[reading: Scott Meyers, "Effective C++ (3rd edn.)"]
I'm reading "Effective C++" again, with the publication of a new edition, and I'm struck by an observation. It's startling how much of the advice in early parts of the book boils down to: Understand how the compiler works. (Items 2, 4, 5, 7, 9, 10, 16 and 17 out of 18 so far)
This is an approach that I've got a lot of sympathy with; I really got to grips with Microsoft Word when I stopped observing the phenomonology of its peculiar behaviour, and instead sat down for half an hour to think about how it might be implemented internally. After that (even though I'm sure I didn't even get close to the true internals), I could cope with and predict the vagaries of the program much more effectively.
However, it does seem to me that one of the points of higher-level computer languages is so that programmers don't have to understand the details of the implementation. I guess if you just memorize the Effective C++ items and forget their explanations, then you can achieve that blissful state of ignorancebut it's safer and better to know the why and the how, which is why Scott's books sell so well.
But this does lead back to my underlying concern: that C++ is too complicated for mere mortal programmers.
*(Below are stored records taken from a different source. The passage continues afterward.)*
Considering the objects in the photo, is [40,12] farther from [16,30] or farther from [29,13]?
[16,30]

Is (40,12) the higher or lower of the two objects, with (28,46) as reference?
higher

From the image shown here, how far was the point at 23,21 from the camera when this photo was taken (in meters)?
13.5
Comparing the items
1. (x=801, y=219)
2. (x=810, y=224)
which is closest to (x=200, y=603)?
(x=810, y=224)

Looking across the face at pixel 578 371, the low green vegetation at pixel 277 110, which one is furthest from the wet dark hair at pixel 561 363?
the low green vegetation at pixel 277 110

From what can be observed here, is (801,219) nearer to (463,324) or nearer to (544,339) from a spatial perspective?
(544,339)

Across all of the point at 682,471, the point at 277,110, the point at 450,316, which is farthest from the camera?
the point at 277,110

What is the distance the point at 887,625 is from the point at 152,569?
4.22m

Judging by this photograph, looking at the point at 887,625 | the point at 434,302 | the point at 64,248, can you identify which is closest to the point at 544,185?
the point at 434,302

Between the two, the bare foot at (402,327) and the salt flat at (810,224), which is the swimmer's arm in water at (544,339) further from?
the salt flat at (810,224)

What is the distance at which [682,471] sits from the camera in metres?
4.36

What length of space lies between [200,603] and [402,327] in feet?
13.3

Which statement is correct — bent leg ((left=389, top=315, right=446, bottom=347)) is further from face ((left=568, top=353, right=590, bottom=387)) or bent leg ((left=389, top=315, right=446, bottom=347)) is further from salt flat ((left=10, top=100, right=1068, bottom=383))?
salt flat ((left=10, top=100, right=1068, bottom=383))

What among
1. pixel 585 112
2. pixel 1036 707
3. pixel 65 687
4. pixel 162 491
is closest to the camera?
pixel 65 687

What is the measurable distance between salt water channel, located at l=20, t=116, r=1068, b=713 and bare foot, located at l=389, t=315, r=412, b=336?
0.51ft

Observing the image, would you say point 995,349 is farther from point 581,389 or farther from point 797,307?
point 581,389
All of the individual features are there for a good reason, but taken as a whole the language is too big. A top-flight C++ programmer pretty much needs to know the whole of:
- Bjarne Stroustrup: C++ Programming Language (868 pages)
- Scott Meyers: Effective C++ (272 pages)
- Josuttis: The C++ Standard Library (744 pages)
I just about trust myself to write C++, but that's only because I know I'll avoid the parts of C++ that I don't understand fully. I've only ever met half a dozen people that I'd completely trust to write C++ (one of them being Scott), which makes for a hard time supporting C++ code.